▸ **読む文章**:
· · · ·

プレゼンテーション、ご提案、目論見書提出と様々な言葉がある。また結婚に際してのプロポーズも究極のプレゼンテーションと言っても良いかもしれない。

私生活において、また成熟化した市場において、新たな価値や需要を創りだすためには不可欠なものである事は疑い得ないものである。


営業行為において、お客様(流通業、生活者)の課題を解決するための方策を示し、価値提供者と流通と生活者の3者のWIN-WIN-WINの関係を構築する提案型営業という言葉が語られ出して、約20年が経過している。提案型営業という言葉を英訳した言葉がソリューションセリングであるといわれている。


すなわち、課題無き所、課題探索能力、課題解決力無き所には提案は存在しないと言っても過言ではないのであろう。そこで、プレゼンテーションの元来の意味は一体何なのかを考えて行きたい。


釈迦に説法となるものの、元来はラテン語のプレゼントという言葉の派生語だそうである。プレゼントの元来の意味は「上演する」「人の前に差し出す」と言ったことだそうである。すなわち、相手が求めないのであれば、元来存在しないものであるのかもしれない。


また同様に、相手が潜在的に持っている未知覚ニーズがなければ存在しないということとなる。究極は演者と聴衆が併存して初めて成立するものである。ここでは、プレゼンテーションというものをアーティストのライブパフォーマンスと考えれば良いのかもしれない。


一般的には、特定個人の印象は外見で70%程度決定するといわれているが、誰であれ、自らが好きなアーティストでなければ、コンサート会場に足を運ばないであろうし、アーティストサイドも、観客の関心を分析する中で、コンサートの構成を決定するであろう。自らの自己表現の場であると同時に、観客が歓喜するという行動の変容が必須与件であろう。


そして、何よりも観客が勇気なり、喜びなり、共感なりを得なければならないのである。アーティストの方々や様々な場で御講演等なさる方々のお話を伺うと、最初の5分間程度が勝負であると仰る方々が多い。最初の5分間でオーディエンスの求めるコトが何かを把握し、当日のライブアクトを修正するということなのであろう。


シェイクスピアの「お気に召すまま」の中の名台詞に次のような台詞がある。
「All the world's a stage.And all The men and women merely players.」(三千世界は舞台なり。人はみな役者。)

 
かつての舞台は屋外が中心で台詞中心であったという。現在の劇場で、大がかりな舞台装置を活用したものとは異なったものであったという。現在の演劇の中ではストレートプレイを想像すれば良いのかもしれない。そこでは、演劇を観るだけではなく、聴くといった事が大きなポイントとなり、聴衆は自らの五感を研ぎ澄まして、一つひとつの台詞から想像力を膨らませ一時を過ごしたといわれている。


台詞から創造力を膨らませる時点で、聴衆はすでに自らが主人公である役者そのものとなっていたのである。今日のプレゼンテーションの場合、様々な機器を活用し(代表的なものはパワーポイント等)行う場合が多いが、本来のプレゼンテーションは「相手の態度を変化させる」という観点で考えた場合、シェイクスピアの時代の演劇に範を求める必要があるのではないか。

· · · ·

▸ **データ行**:
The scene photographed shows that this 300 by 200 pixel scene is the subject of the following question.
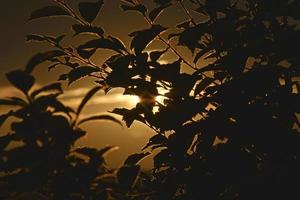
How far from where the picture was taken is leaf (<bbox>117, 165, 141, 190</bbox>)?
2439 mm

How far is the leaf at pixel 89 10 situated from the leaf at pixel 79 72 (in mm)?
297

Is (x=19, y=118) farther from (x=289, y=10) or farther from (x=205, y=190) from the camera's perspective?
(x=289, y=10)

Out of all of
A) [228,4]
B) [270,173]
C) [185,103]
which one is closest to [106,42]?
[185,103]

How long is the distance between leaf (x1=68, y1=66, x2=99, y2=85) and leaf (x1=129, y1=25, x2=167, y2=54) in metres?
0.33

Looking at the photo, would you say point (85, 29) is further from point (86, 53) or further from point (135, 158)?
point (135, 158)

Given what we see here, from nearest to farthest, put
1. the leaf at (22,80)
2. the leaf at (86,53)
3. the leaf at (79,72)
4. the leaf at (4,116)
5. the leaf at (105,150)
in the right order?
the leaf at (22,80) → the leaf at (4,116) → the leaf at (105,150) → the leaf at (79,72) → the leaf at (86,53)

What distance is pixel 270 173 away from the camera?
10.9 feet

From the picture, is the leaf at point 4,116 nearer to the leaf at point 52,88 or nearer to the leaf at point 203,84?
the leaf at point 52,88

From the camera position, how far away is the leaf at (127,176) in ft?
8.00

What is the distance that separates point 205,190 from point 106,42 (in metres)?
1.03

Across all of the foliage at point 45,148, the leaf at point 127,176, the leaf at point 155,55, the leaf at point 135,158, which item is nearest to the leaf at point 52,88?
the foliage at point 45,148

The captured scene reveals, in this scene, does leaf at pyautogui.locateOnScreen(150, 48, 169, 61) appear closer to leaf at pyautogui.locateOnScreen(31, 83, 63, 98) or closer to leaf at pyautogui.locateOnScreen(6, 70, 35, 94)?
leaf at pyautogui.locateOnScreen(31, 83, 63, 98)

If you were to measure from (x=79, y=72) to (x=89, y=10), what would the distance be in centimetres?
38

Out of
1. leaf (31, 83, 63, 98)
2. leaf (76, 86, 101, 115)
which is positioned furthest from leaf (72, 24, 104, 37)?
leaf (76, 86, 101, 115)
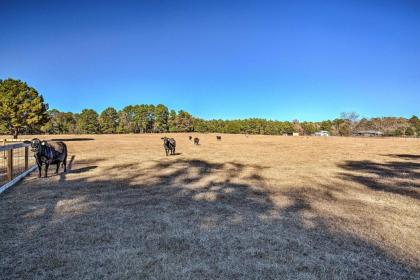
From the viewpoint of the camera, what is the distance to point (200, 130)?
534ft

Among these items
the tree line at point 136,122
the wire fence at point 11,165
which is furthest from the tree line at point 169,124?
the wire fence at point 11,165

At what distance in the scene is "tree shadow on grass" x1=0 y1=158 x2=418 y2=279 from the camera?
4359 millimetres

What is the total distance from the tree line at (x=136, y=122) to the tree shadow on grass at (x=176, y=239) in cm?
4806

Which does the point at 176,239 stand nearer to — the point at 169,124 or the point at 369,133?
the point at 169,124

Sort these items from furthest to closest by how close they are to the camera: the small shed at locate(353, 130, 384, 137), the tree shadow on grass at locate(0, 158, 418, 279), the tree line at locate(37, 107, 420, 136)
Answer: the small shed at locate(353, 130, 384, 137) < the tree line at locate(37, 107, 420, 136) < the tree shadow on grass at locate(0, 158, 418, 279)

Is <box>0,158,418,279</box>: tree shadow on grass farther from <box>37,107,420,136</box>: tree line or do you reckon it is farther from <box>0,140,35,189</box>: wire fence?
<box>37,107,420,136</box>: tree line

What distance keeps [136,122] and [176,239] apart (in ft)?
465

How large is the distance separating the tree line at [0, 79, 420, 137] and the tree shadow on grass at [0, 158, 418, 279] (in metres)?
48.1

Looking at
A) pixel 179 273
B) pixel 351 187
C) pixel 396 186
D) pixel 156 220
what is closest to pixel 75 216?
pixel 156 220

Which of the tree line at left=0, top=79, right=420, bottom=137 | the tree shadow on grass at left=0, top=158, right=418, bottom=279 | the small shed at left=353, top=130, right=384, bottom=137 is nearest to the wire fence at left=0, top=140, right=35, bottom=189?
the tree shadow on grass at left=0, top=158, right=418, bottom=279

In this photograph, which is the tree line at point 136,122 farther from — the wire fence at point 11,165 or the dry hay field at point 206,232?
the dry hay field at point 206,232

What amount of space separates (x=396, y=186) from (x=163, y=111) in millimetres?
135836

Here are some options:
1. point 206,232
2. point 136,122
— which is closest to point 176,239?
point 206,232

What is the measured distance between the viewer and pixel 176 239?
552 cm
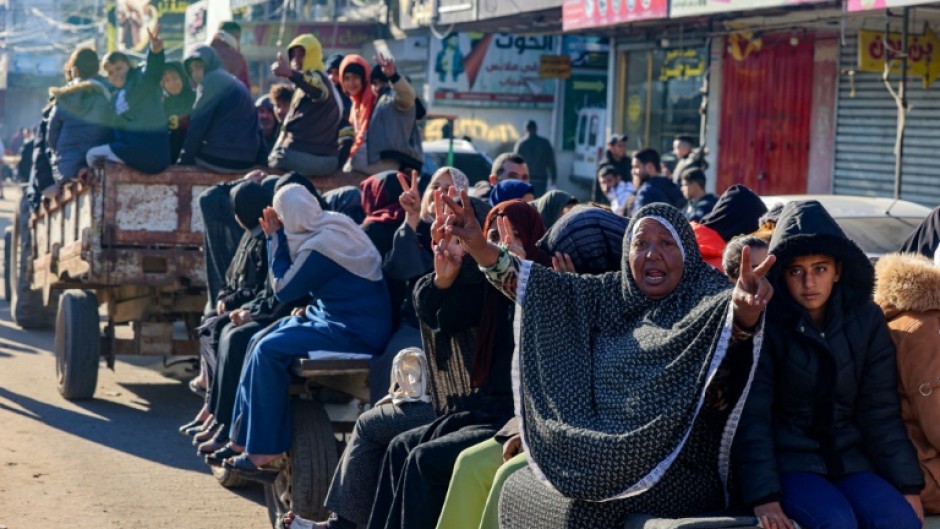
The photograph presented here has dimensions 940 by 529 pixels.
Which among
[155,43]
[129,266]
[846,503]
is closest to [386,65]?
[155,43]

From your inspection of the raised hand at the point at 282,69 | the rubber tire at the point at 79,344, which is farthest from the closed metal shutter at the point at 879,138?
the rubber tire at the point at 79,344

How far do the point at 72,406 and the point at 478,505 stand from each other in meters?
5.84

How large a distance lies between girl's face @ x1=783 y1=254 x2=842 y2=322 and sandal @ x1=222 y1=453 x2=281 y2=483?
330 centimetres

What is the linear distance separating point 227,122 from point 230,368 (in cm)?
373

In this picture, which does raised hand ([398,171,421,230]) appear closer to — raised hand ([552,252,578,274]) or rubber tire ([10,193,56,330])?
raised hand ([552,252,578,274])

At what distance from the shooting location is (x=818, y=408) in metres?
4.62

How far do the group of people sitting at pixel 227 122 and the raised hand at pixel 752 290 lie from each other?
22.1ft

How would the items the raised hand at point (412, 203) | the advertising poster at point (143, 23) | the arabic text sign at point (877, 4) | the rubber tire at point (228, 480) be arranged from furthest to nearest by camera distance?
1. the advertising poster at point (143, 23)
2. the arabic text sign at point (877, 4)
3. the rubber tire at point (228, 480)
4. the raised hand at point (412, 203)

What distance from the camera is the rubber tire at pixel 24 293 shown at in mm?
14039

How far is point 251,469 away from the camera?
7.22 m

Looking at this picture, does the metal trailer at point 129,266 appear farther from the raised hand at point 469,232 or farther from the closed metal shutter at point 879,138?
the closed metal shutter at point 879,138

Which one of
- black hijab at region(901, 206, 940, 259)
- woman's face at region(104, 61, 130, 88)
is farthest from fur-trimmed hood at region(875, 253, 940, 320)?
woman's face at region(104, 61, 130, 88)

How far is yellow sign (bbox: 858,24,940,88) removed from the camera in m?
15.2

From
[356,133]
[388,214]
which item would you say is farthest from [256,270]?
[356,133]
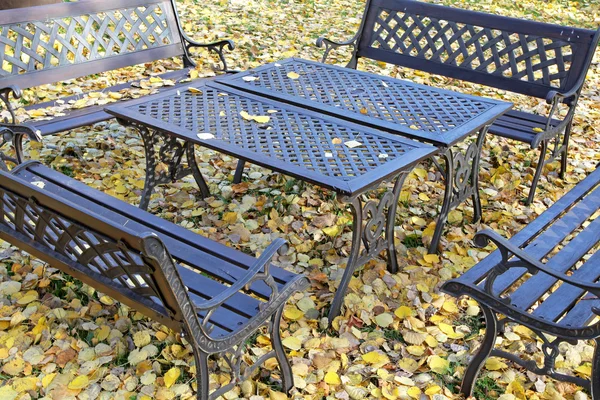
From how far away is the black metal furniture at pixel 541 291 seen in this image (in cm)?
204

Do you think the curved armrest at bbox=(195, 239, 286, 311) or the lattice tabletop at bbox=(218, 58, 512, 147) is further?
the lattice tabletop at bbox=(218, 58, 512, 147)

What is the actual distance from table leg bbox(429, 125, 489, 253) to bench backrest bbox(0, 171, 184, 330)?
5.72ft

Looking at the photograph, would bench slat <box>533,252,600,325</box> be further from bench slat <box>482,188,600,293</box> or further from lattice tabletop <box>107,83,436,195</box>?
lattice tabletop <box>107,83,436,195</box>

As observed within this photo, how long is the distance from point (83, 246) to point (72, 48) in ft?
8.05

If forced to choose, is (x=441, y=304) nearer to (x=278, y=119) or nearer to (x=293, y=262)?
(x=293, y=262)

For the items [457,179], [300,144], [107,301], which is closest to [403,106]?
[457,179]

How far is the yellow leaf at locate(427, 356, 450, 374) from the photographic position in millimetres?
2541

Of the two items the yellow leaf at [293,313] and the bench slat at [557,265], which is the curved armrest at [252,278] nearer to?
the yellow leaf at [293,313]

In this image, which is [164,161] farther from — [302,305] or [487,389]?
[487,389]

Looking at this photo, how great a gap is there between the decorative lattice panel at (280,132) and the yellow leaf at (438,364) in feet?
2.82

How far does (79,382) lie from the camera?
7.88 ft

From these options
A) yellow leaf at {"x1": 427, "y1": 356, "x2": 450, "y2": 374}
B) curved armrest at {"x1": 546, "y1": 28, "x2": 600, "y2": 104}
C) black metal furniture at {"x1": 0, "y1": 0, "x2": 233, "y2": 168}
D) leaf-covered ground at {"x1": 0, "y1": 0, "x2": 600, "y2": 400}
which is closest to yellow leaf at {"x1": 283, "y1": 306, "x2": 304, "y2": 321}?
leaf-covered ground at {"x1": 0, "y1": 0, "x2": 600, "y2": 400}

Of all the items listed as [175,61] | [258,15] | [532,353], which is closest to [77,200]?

· · · ·

▸ **やること**: プレゼンテーションについての文章から、「また同様に、相手が潜在的に持」で始まって「women merely players.」(三千世界は舞台なり。人はみな役者。)」まで続く部分を、一字も変えずに書き写してください。

▸ **答え**:
また同様に、相手が潜在的に持っている未知覚ニーズがなければ存在しないということとなる。究極は演者と聴衆が併存して初めて成立するものである。ここでは、プレゼンテーションというものをアーティストのライブパフォーマンスと考えれば良いのかもしれない。


一般的には、特定個人の印象は外見で70%程度決定するといわれているが、誰であれ、自らが好きなアーティストでなければ、コンサート会場に足を運ばないであろうし、アーティストサイドも、観客の関心を分析する中で、コンサートの構成を決定するであろう。自らの自己表現の場であると同時に、観客が歓喜するという行動の変容が必須与件であろう。


そして、何よりも観客が勇気なり、喜びなり、共感なりを得なければならないのである。アーティストの方々や様々な場で御講演等なさる方々のお話を伺うと、最初の5分間程度が勝負であると仰る方々が多い。最初の5分間でオーディエンスの求めるコトが何かを把握し、当日のライブアクトを修正するということなのであろう。


シェイクスピアの「お気に召すまま」の中の名台詞に次のような台詞がある。
「All the world's a stage.And all The men and women merely players.」(三千世界は舞台なり。人はみな役者。)